Data items
- Opening Delimiter -
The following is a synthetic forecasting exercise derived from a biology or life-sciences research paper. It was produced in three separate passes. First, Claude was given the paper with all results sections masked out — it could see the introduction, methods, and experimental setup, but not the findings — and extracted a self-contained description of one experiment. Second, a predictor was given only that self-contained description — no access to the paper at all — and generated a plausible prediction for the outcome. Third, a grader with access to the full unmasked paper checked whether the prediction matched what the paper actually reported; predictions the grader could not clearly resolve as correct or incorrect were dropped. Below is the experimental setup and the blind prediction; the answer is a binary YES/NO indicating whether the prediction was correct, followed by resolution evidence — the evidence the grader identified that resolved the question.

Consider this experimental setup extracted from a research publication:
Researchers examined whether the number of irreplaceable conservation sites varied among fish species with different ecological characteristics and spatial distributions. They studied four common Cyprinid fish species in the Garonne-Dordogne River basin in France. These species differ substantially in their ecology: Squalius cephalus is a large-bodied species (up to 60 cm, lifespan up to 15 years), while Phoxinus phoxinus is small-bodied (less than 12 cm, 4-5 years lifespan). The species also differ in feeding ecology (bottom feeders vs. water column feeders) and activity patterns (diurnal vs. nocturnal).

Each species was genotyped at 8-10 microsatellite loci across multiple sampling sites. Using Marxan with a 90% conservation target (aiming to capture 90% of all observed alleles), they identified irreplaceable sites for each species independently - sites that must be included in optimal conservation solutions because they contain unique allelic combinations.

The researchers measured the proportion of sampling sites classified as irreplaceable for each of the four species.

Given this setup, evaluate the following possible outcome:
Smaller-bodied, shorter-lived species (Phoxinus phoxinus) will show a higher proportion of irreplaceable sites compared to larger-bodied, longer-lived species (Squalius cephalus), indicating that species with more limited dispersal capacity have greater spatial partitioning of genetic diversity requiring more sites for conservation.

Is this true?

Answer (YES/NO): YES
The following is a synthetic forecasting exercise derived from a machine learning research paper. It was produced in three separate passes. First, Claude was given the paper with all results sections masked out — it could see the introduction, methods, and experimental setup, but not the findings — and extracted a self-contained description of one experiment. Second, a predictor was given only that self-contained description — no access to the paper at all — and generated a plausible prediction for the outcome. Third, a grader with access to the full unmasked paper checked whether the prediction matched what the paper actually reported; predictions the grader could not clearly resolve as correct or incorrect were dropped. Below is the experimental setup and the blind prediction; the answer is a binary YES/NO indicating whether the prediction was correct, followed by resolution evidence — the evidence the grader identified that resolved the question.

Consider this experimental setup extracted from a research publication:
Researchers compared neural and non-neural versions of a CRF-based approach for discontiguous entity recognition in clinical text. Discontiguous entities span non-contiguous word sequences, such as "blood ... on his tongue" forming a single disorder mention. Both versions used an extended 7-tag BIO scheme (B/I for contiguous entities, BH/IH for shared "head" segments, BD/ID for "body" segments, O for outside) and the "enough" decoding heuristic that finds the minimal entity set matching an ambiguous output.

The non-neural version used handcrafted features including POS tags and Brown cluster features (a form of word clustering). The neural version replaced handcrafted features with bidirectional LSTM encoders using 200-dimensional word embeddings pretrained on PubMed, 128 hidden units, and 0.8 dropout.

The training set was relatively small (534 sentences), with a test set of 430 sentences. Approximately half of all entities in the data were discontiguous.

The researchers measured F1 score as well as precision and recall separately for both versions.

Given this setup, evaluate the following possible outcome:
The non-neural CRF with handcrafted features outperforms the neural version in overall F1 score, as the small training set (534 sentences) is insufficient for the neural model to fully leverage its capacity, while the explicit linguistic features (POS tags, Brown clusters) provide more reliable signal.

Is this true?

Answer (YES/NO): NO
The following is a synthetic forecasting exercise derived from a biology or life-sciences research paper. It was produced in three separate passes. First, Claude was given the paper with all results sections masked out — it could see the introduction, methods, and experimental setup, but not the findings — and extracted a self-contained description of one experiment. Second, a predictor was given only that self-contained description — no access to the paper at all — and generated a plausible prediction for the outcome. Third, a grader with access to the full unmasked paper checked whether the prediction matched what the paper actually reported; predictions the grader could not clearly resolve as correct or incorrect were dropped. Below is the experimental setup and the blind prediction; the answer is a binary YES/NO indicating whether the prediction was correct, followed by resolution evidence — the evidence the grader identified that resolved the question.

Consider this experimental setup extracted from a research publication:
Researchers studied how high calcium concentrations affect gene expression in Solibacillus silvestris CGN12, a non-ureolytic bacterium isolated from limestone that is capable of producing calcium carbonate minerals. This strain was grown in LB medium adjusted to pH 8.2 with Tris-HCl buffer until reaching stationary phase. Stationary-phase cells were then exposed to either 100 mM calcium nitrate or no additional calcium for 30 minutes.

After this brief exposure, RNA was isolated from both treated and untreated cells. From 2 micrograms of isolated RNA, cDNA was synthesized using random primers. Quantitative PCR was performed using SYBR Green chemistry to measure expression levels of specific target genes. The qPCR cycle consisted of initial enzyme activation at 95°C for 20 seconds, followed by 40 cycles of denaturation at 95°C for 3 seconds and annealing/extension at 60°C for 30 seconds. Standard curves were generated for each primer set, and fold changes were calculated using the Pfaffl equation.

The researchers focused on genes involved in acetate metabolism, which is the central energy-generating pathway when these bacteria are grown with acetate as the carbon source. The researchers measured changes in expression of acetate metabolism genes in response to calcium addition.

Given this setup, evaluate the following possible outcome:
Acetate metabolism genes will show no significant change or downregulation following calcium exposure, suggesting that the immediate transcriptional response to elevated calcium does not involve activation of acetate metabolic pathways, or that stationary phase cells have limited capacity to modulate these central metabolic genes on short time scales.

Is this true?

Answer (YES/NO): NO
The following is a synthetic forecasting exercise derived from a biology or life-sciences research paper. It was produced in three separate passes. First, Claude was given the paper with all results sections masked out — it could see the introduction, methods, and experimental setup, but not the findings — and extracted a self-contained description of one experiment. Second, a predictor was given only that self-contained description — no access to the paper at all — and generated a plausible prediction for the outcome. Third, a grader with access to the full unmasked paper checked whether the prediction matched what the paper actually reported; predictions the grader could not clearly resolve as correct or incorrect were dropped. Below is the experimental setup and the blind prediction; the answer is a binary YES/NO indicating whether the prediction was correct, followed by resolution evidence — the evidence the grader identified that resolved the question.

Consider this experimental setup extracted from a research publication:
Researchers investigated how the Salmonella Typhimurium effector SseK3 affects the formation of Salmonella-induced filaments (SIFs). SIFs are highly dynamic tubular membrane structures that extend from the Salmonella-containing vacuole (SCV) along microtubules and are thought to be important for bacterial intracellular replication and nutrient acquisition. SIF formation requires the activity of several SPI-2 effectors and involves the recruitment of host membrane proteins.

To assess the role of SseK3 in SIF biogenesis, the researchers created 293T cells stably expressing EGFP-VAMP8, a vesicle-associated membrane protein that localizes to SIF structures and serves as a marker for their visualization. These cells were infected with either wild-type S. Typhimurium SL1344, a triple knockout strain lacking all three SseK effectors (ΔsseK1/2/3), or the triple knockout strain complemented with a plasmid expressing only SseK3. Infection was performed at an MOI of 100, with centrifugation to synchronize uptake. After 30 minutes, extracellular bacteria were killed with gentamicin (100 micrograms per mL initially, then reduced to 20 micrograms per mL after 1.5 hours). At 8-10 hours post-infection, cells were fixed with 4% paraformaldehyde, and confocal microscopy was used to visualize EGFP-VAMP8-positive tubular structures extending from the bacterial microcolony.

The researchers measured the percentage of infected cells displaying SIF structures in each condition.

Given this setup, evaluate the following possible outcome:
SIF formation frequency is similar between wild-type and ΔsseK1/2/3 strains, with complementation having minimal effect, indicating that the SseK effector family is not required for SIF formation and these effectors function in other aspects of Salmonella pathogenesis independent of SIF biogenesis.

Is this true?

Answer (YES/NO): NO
- Closing Delimiter -
- Opening Delimiter -
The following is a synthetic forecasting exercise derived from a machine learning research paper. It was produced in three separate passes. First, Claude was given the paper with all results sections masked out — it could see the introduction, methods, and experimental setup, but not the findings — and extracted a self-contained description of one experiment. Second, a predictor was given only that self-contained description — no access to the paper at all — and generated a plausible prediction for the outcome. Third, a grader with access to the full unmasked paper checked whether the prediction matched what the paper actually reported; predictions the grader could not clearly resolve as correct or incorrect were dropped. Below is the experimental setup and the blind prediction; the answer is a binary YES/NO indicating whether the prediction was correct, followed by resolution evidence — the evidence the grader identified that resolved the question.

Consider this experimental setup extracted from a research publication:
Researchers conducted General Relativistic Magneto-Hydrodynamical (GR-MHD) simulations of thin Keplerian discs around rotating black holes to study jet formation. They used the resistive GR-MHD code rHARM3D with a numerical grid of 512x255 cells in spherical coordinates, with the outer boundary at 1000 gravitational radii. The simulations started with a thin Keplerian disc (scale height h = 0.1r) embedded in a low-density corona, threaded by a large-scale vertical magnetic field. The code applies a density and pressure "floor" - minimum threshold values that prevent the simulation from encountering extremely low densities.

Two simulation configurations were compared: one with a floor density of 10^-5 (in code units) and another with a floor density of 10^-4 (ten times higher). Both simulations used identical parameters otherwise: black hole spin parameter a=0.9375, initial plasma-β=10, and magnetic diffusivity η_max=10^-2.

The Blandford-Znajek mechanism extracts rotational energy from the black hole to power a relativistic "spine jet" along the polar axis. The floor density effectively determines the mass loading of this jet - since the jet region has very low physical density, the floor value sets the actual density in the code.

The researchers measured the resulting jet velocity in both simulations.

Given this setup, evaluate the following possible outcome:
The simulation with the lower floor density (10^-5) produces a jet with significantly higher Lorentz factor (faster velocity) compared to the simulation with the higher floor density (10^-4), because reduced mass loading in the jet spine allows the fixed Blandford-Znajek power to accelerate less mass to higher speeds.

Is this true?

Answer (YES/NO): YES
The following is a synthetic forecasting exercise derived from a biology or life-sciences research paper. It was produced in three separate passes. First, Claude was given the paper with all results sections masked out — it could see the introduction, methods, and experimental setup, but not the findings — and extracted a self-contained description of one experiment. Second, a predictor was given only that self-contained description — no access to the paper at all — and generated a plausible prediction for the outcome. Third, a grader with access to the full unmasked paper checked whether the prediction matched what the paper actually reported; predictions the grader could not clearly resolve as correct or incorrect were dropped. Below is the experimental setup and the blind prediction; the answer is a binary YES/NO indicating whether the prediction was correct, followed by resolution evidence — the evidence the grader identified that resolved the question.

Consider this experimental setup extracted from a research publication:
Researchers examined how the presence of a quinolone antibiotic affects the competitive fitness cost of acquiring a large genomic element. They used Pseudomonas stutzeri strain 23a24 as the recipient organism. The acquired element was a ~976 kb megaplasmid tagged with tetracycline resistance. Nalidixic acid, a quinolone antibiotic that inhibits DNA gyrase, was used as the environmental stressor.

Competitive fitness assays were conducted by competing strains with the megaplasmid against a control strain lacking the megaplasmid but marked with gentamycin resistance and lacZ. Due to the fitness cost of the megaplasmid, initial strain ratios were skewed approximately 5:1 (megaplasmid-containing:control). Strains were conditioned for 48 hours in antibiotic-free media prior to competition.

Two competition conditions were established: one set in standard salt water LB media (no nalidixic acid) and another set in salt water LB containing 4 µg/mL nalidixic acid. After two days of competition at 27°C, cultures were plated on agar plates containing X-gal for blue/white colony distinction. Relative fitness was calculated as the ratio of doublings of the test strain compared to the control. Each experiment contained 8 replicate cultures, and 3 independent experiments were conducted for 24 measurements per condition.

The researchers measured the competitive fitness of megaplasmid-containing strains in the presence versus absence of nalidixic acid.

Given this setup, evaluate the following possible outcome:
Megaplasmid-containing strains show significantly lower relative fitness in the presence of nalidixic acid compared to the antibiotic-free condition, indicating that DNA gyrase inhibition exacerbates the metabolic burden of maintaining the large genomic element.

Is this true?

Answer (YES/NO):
- Closing Delimiter -
- Opening Delimiter -
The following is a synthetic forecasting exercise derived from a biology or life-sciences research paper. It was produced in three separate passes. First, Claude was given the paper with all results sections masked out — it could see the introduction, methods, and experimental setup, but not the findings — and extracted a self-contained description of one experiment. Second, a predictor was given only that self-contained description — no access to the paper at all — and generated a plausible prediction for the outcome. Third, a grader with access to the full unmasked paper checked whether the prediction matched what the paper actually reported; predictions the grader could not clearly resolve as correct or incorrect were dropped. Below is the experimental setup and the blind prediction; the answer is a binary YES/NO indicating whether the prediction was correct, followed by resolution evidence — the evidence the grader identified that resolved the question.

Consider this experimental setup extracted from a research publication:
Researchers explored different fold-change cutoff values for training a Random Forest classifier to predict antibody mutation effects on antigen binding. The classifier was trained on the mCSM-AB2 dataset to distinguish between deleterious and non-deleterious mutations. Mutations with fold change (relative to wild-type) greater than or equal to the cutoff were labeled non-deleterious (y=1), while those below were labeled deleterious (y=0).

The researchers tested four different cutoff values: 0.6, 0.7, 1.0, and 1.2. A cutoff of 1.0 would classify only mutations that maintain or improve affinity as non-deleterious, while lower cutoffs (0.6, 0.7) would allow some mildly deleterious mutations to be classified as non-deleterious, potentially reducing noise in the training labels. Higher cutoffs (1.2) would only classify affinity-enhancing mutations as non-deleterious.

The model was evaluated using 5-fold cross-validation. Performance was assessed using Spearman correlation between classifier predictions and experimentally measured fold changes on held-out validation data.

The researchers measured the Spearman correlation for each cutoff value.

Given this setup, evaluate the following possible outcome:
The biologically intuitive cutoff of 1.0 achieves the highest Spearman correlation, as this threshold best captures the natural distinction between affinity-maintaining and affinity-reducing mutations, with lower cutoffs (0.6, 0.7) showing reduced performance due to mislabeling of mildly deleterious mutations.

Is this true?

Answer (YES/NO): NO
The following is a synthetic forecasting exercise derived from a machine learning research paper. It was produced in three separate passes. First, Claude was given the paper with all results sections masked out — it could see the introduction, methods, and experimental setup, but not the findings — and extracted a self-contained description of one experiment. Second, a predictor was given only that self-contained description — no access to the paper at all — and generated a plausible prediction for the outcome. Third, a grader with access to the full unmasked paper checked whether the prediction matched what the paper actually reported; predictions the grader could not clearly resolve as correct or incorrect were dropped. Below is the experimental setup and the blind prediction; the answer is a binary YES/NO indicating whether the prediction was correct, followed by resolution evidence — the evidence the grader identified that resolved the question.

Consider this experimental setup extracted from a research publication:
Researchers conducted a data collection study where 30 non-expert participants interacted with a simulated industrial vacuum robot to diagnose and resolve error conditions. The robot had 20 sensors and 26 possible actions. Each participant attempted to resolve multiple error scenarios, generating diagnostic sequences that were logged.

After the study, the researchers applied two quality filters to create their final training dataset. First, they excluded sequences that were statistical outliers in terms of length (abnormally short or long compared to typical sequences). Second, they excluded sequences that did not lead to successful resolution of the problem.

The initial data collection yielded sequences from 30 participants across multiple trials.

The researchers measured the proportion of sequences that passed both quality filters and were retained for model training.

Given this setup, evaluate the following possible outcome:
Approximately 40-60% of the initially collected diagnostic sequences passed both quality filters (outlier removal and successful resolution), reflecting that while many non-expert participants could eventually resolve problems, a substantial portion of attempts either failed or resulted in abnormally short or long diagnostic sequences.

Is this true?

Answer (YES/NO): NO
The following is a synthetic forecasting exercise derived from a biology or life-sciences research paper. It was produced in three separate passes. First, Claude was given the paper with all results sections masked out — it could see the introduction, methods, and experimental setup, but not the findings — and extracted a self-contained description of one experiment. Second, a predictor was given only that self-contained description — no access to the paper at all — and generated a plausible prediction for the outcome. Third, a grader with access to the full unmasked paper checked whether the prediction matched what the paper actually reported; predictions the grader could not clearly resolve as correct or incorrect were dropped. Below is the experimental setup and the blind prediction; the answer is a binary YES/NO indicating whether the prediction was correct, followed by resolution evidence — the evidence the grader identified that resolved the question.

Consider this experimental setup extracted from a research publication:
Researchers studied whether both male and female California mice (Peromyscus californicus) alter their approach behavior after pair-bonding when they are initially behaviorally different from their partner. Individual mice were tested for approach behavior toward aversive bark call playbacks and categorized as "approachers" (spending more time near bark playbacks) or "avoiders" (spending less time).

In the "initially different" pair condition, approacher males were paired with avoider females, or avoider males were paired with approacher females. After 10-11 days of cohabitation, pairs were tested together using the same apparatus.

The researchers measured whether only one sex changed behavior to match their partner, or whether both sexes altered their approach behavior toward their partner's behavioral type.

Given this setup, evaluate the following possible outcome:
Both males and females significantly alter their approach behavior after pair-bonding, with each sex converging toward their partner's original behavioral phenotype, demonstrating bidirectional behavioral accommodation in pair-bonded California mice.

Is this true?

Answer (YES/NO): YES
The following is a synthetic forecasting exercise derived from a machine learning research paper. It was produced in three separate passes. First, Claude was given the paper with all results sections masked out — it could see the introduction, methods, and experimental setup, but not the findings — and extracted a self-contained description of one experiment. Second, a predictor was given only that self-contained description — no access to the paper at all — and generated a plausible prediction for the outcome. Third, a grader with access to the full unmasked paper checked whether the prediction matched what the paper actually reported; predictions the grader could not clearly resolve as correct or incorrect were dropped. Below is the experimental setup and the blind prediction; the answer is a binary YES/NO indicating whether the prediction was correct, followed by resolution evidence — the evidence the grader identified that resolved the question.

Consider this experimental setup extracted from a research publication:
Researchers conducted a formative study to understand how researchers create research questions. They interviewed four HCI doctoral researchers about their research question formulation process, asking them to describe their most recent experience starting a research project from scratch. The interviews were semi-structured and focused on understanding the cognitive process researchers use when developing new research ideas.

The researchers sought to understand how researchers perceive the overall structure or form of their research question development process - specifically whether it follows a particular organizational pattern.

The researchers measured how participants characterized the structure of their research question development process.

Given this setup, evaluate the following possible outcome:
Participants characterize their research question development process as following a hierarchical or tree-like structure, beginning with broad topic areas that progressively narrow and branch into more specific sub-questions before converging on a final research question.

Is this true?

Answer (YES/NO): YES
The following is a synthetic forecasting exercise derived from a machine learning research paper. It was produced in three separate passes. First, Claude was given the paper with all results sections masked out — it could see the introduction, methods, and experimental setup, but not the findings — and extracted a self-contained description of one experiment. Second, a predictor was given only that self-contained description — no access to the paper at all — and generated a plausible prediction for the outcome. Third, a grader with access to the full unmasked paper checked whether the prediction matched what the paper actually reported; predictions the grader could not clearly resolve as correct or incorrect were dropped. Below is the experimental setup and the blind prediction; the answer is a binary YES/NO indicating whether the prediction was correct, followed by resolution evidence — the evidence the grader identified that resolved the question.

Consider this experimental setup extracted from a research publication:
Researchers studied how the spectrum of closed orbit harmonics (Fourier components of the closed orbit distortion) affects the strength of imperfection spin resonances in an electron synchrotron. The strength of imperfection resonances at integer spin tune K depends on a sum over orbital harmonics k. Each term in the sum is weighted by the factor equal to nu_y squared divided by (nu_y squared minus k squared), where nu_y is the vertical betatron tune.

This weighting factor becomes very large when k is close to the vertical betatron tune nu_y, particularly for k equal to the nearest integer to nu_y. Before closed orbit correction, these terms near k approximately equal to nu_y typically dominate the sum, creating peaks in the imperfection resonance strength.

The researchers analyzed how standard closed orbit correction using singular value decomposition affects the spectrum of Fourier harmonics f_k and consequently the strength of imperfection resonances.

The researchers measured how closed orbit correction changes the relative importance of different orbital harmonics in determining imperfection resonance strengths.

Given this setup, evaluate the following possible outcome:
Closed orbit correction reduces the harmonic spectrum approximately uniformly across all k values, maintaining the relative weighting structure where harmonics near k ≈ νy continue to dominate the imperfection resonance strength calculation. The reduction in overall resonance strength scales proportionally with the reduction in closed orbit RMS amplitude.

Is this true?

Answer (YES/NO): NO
- Closing Delimiter -
Problem details:
Lines holding "bidirectional": give how many there are in the entries above, and nothing more.

Answer to the problem:
2